Cluedon · 03/10/2022 13:19

@Rainallnight pregnant how have you not read my op?! He doesn't touch me and hasn't done for a long time

OP posts:
Rainallnight · 03/10/2022 13:21

In your OP, you said ‘If we do anything its just a quickie’. People can get pregnant from quickies.

TessoftheDobermans · 03/10/2022 13:58

@Cluedon perhaps the one way you can help him now is by telling him to leave. Supporting him out of two previous addictions has not stopped him getting into this one, and it's taken so much out of you that I'm not surprised you can't do it again. Perhaps you stepping away from him will help him turn that corner for himself, perhaps not, but at least you can take care of your DCs and protect them from the effects of it on their lives.
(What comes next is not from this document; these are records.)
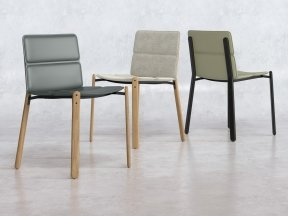 Paddock Chair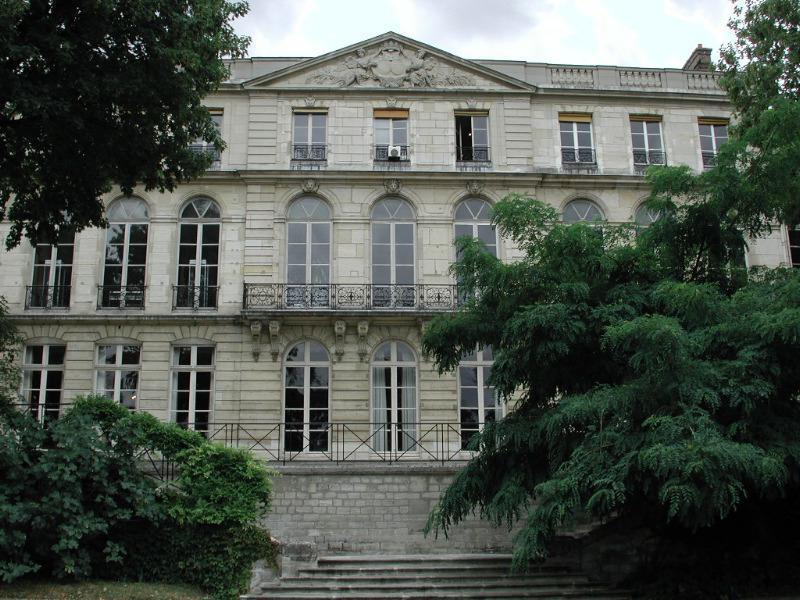 Musée de Minéralogie de Ecole nationale Supérieur des Mines de Paris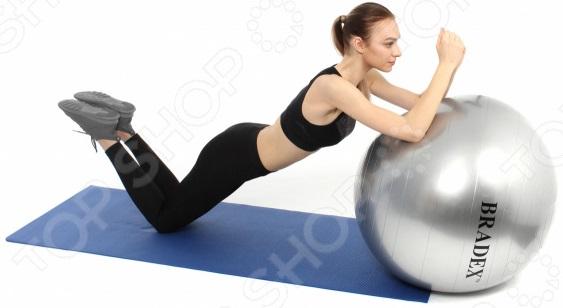Мяч гимнастический Bradex FitBall-85 3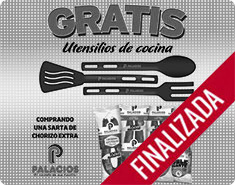 Gratis un práctico utensilio de cocina por la compra de una sarta de Chorizo Extra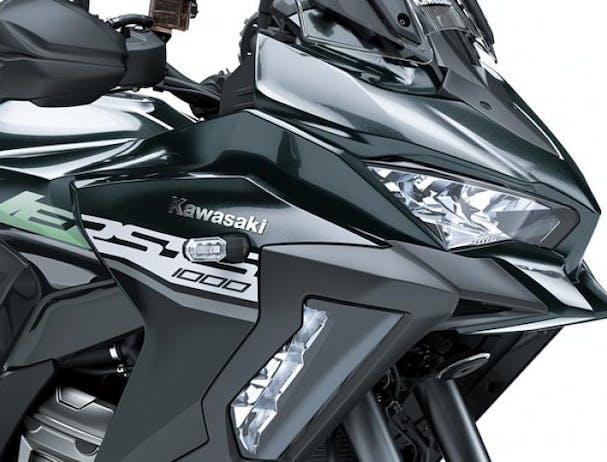 Kawasaki Versys 1000 SE LED headlamps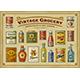 Vintage Grocery Set - GraphicRiver Item for Sale
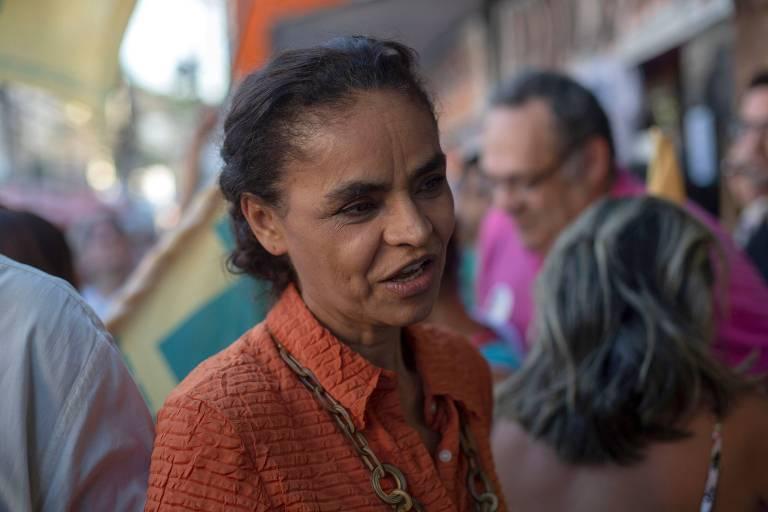 Candidata à Presidência pelo partido Rede, Marina Silva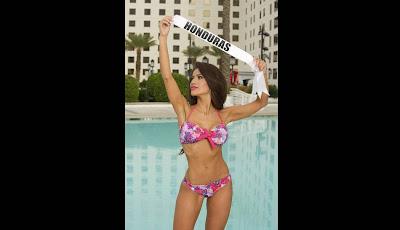 miss honduras 2012 en bikini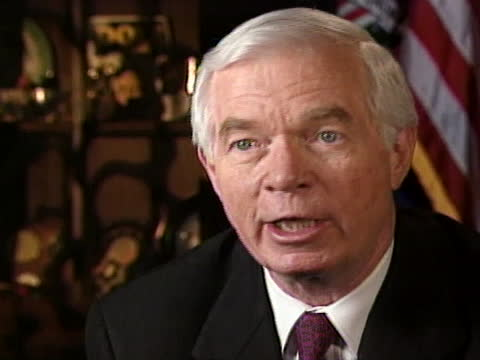 united states senator thad cochran says that the united states is in a very vulnerable position and adds that people will be doing things that the... - united states and (politics or government) stock videos & royalty-free footage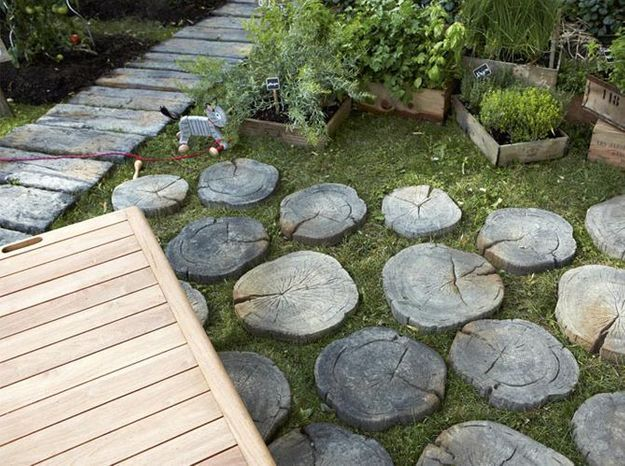 6 bonnes id es d co pour une all e de jardin elle d coration. Black Bedroom Furniture Sets. Home Design Ideas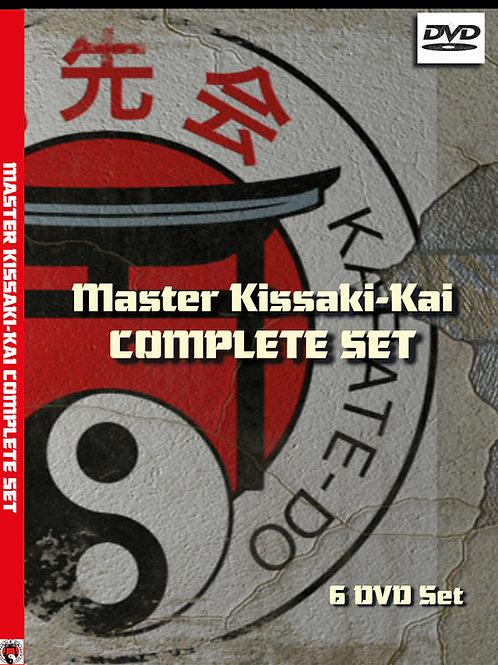 USB/DVD - Master Kissaki-Kai complete series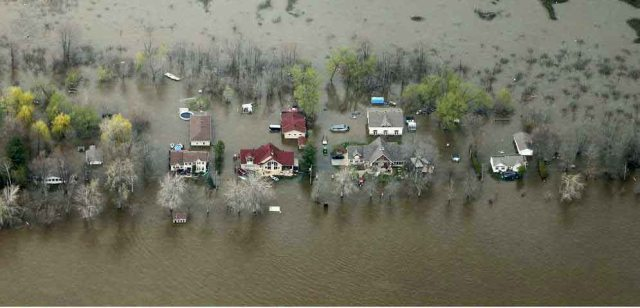 Gatineau flood-aerial02
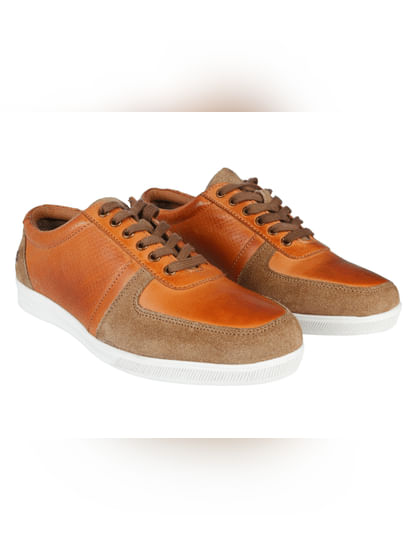 Tan & Brown Leather Sneakers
Cluedon · 03/10/2022 15:30

Im shocked he called me and spoke to me like nothing is wrong. He had me second guessing last night even happened

OP posts:
FlowerArranger · 03/10/2022 16:12

You must get him out of your life as a matter of priority and urgency.
Are your credit reports clean?
Focus on sorting the practicalities. Everything else will fall into place.
The emotional stuff will be easier to deal with once you've left.
His mess is not your responsibility.
Look after yourself and your children.💐

Doingprettywellthanks · 03/10/2022 16:14

Cluedon · 03/10/2022 15:30

Im shocked he called me and spoke to me like nothing is wrong. He had me second guessing last night even happened

And what did you do? Say?

dontputitthere · 03/10/2022 16:17

Cluedon · 03/10/2022 15:30

Im shocked he called me and spoke to me like nothing is wrong. He had me second guessing last night even happened

He probably is going to try and pretend none of this happened. Be prepared. Maybe write everything that you've found out down.

How are you? How old are your kids? (Apologies if I've missed this) have they noticed anything?

Once again I'm sorry you're going through this. Keep talking here if it helps. I was wondering if getting practical steps laid out would help. Just even having a plan is psychologically a strong place to be x

Merryoldgoat · 03/10/2022 16:48

You are brilliant OP. You feel broken but look at what you’ve accomplished with your tenacity in spite of family not supporting you.

There is zero relationship with no trust. It will be a miserable existence.

Cluedon · 03/10/2022 18:00

I really need a handhold right now if anyone is around. I told him its over. Dc are asking for dad and trying to cling to him whilst he packs

This is breaking my heart

OP posts:
minidancer · 03/10/2022 18:01

You are so brave and completely doing the right thing. Can you not just tell the kids he is going for a few days? Sending a huge hug

LadyWithLapdog · 03/10/2022 18:02

I’m so sorry about the disruption to your & your kids life. These are dark times for you but things will start looking better in a week, a month, a year. It’s very painful now.

FourExcellentQuestions · 03/10/2022 18:03

Oh so sorry to hear that OP. I know that it's hard but you are doing the best thing for you and for your children.

It's absolutely ok to cry. It's such a difficult time. But you will be ok.